*INSTRUCTIONS TO FOLLOW:*
Every record is to be printed exactly as written; pictures are to be omitted.

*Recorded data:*
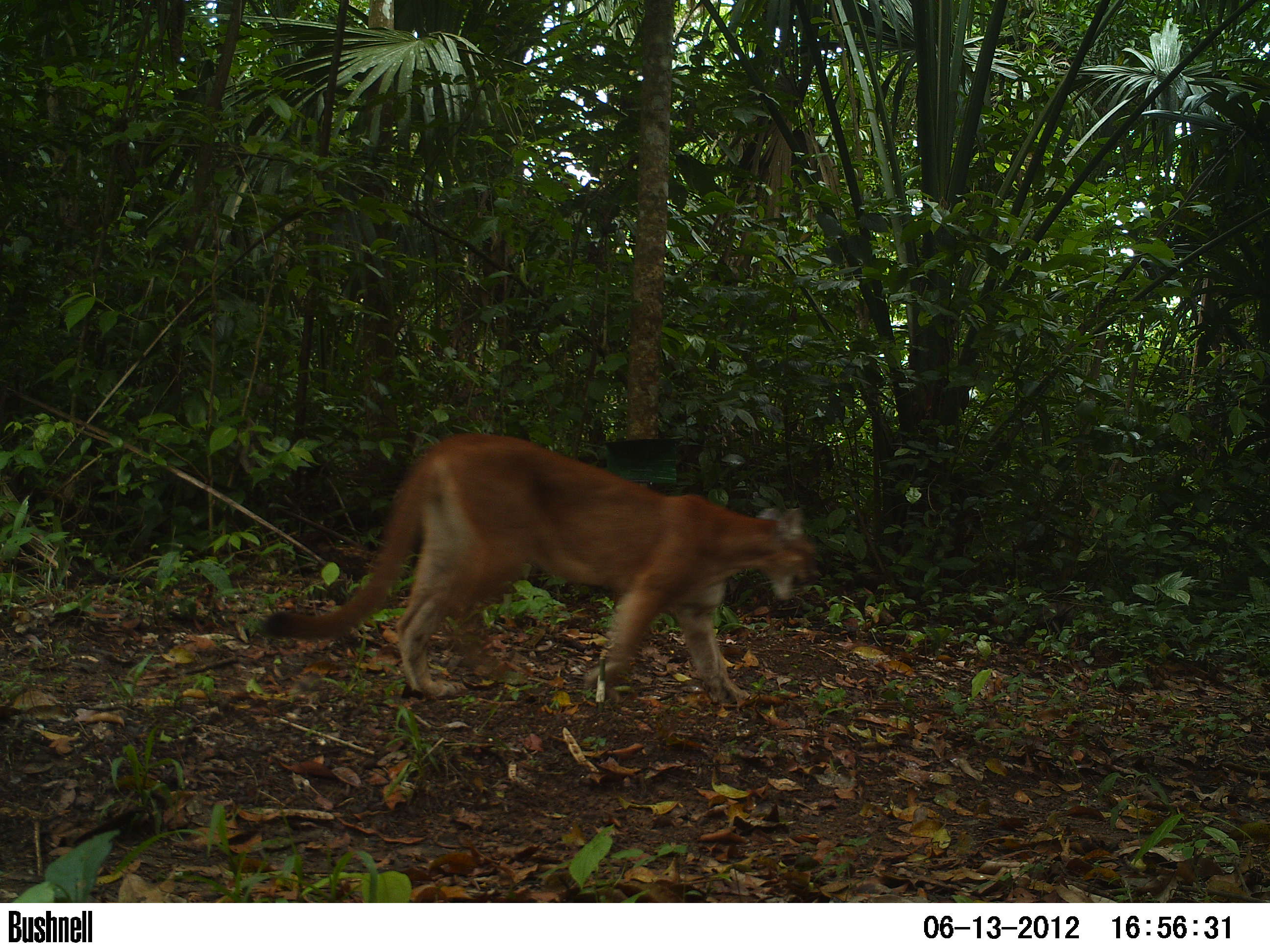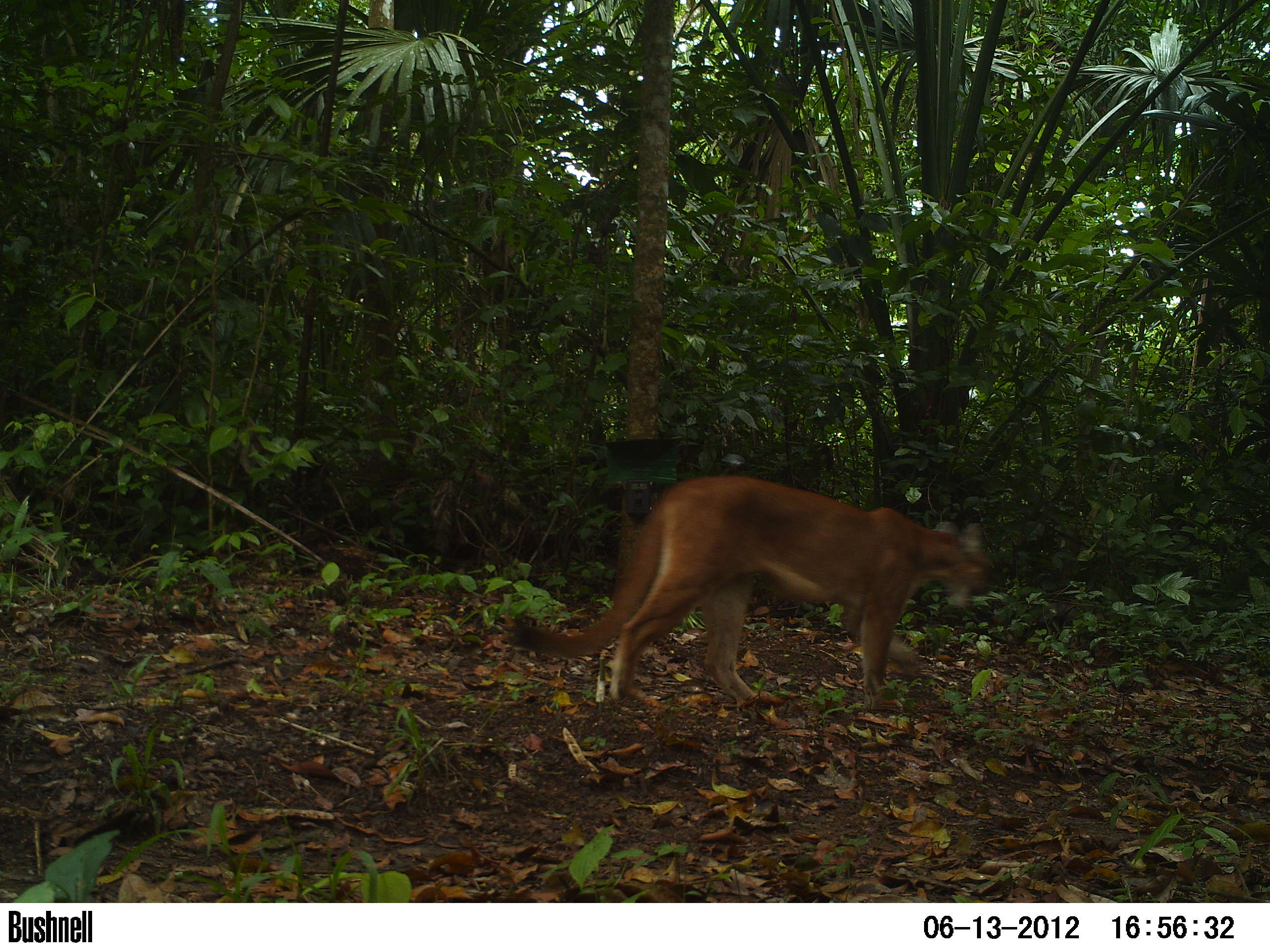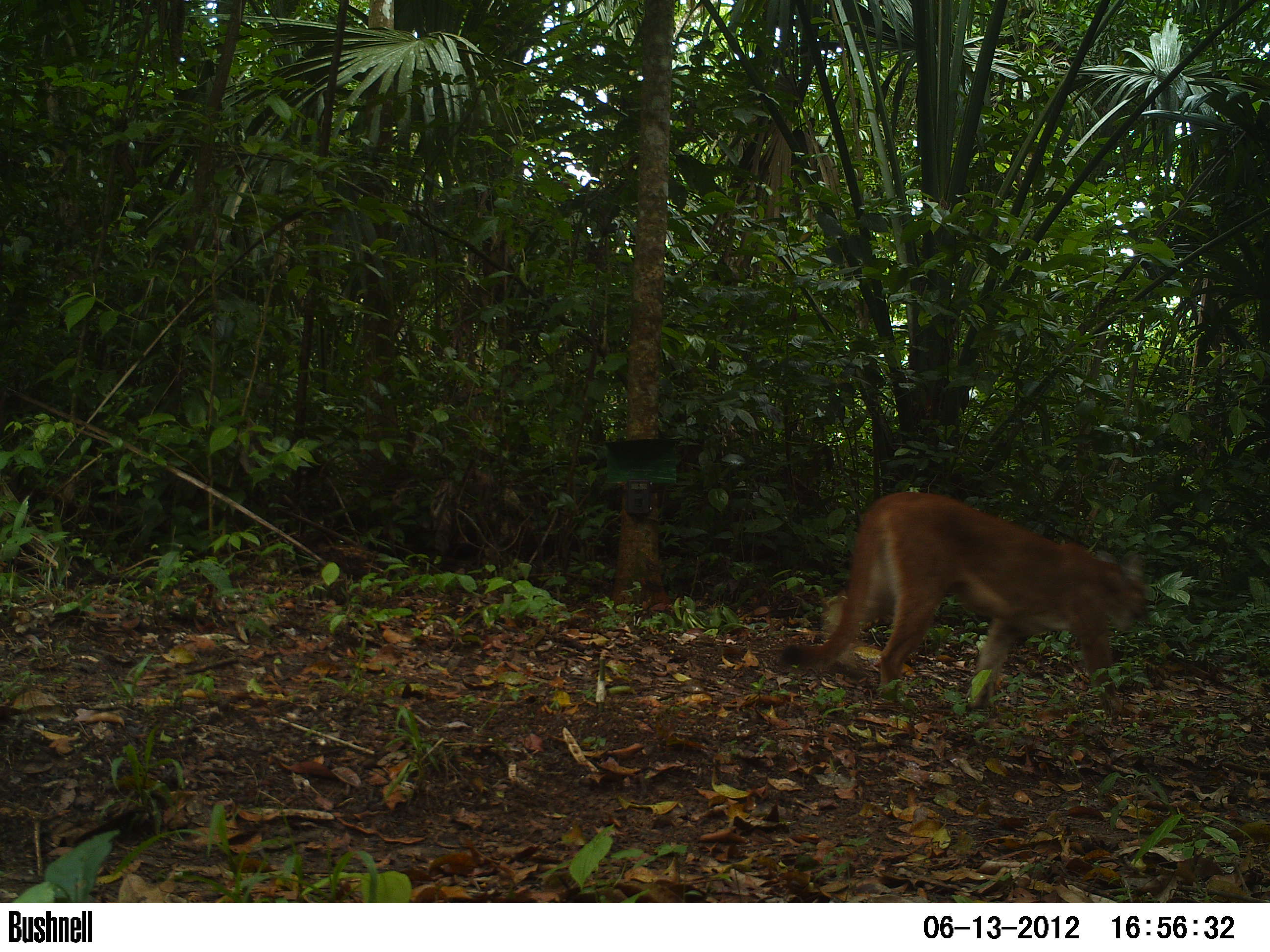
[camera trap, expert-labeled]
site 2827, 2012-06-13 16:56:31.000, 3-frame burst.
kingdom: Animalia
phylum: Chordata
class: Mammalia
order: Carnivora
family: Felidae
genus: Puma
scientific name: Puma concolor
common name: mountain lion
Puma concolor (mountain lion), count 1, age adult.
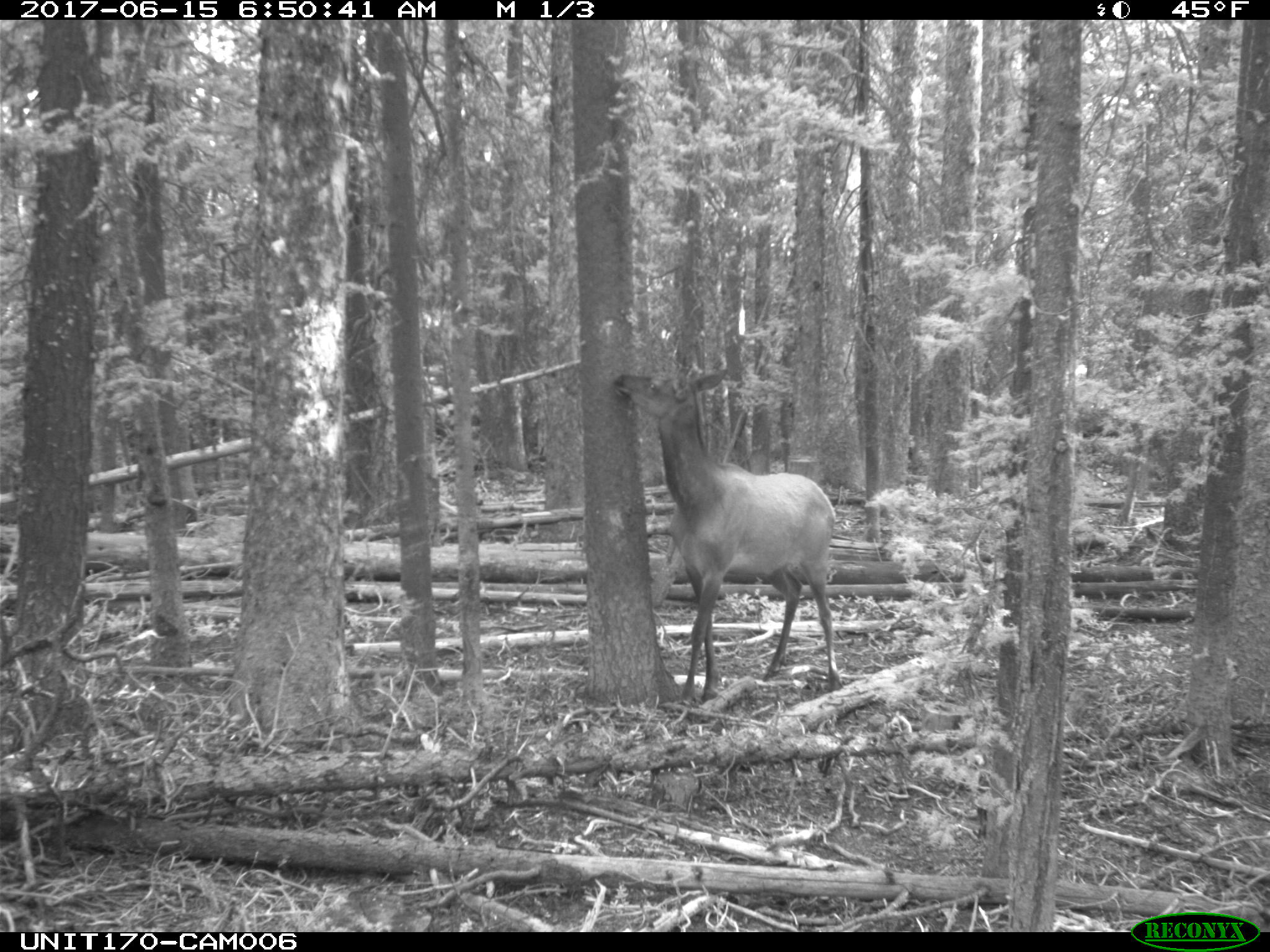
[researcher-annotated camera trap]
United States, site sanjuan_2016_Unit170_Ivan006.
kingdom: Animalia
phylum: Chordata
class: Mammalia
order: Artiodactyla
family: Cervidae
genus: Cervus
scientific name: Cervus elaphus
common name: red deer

*SOLUTION FOR THIS EXERCISE:*
[camera trap, expert-labeled]
site 2827, 2012-06-13 16:56:31.000, 3-frame burst.
kingdom: Animalia
phylum: Chordata
class: Mammalia
order: Carnivora
family: Felidae
genus: Puma
scientific name: Puma concolor
common name: mountain lion
Puma concolor (mountain lion), count 1, age adult.
[researcher-annotated camera trap]
United States, site sanjuan_2016_Unit170_Ivan006.
kingdom: Animalia
phylum: Chordata
class: Mammalia
order: Artiodactyla
family: Cervidae
genus: Cervus
scientific name: Cervus elaphus
common name: red deer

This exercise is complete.